Just spent the rest of my time at that bar trying to keep a probs underage closet gay from touching my kitten to prove he still likes girls.
I'm totally counting that party when he kept putting his hands down my pants as a date.
when i told him i was pregnant with his baby he texted me 'congradulations'
i pity the fetus.
So high. I just took a picture of my chewed gum so I can remember to paint a picture of it as a cloud later.
No driving. The car is spinning. I am praying for mcdonalds.
Im in the bathtub drunk. Less than an hour before the interview. This will be the best or worst career move ever., support?
I was dancing with a blow torch in one hand and a bowl of weed in the other
WHY IS THERE NO EMOJI FOR "FUCK MY MOM JUST SAW MY SEX BRUISES?!"

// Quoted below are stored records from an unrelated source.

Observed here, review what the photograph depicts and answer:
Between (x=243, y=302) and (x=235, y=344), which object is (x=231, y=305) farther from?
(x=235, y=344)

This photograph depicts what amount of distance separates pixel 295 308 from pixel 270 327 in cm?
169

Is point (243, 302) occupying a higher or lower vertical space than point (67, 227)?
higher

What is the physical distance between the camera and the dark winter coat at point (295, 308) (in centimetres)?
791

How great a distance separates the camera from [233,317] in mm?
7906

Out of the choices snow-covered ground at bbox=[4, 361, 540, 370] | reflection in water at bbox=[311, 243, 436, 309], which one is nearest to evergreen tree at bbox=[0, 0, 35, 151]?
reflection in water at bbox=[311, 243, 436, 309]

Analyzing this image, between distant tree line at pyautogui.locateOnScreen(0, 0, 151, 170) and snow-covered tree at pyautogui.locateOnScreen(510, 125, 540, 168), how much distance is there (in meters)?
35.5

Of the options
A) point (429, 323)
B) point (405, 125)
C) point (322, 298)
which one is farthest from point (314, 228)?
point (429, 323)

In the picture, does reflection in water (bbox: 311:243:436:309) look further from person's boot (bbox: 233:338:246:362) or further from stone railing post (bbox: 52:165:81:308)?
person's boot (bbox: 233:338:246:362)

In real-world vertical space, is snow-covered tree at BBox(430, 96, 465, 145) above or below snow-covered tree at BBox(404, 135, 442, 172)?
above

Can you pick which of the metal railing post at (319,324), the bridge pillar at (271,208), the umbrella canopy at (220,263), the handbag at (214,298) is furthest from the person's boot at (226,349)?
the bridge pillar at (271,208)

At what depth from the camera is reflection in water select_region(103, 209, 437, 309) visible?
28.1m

It was a tough decision either lay in bed or go to work and lay in the stockroom
I'm jealous, curious, and aroused. All at the same time.
My job here is done.
well, you know. whores of a feather.
Officially the best daughter ever. I just restocked my parents alcohol that I stole last night AND ADDED TO IT
Why is the turtle in the toilet again?
Well as I was puking in the tub I put him in there to keep me company but I am almost positive the original setup was him in the tub and me next to the toilet...I hope he likes tequila
It's 1:37. You have 23 minutes to get your dick to the bar before I go home with the bartender... tick... tick...
You left me a note that said "The Earth is blowing up. Bring the Rosé." WTF.